::: Source :::

Skip to main content

Tube Convolutional Neural Network (T-CNN) for Action Detection in Videos

Figure 1: Illustration of the idea: We divide the video into equal length clips and generate action proposal tube through Tube Proposal Network. After linking proposals from different clips together, Tube of Interest Pooling is applied on the linked proposals. Finally, the labels are predict through the classification model and bounding boxes are generated through the regression model.

Introduction

Deep learning has been demonstrated to achieve excellent results for image classification and object detection. However, the impact of deep learning on video analysis has been limited due to complexity of video data and lack of annotations. Previous convolutional neural networks (CNN) based video action detection approaches usually consist of two major steps: frame-level action proposal generation and association of proposals across frames. Also, most of these methods employ two-stream CNN framework to handle spatial and temporal feature separately. In this paper, we propose an end-to-end deep network called Tube Convolutional Neural Network (T-CNN) for action detection in videos. The proposed architecture is a unified deep network that is able to recognize and localize action based on 3D convolution features. A video is first divided into equal length clips and next for each clip a set of tube proposals are generated based on 3D Convolutional Network (ConvNet) features. Finally, the tube proposals of different clips are linked together employing network flow and spatio-temporal action detection is performed using these linked video proposals. Extensive experiments on several video datasets demonstrate the superior performance of TCNN for classifying and localizing actions in both trimmed and untrimmed videos compared to state-of-the-arts.

Motivation

Faster R-CNN was developed by introducing a region proposal network, which has been extensively used to produce excellent results for object detection in images. A natural generalization of the RCNN from 2D images to 3D spatio-temporal volumes is to study their effectiveness for the problem of action detection in videos. A straightforward spatio-temporal generalization of the R-CNN approach would be to treat action detection in videos as a set of 2D image detections using faster RCNN. However, unfortunately, this approach does not take the temporal information into account and is not sufficiently expressive to distinguish between actions.

:::

## What is needed
Continue the T-CNN action detection text from its last sentence, extending the Motivation section.

::: Material :::

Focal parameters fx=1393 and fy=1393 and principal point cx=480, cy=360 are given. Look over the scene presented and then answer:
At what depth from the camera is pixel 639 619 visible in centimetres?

:::

## Response to the task
Inspired by the pioneering work of faster R-CNN, we propose Tube Convolutional Neural Network (T-CNN) for action detection. To better capture the spatio-temporal information of video, we exploit 3D ConvNet for action detection, since it is able to capture motion characteristics in videos and shows promising result on video action recognition. We propose a novel framework by leveraging the descriptive power of 3D ConvNet. In our approach, an input video is divided into equal length clips first. Then, the clips are fed into Tube Proposal Network (TPN) and a set of tube proposals are obtained. Next, tube proposals from each video clip are linked according to their actionness scores and overlap between adjacent proposals to form a complete tube proposal for spatio-temporal action localization in the video. Finally, the Tube-of-Interest (ToI) pooling is applied to the linked action tube proposal to generate a fixed length feature vector for action label prediction.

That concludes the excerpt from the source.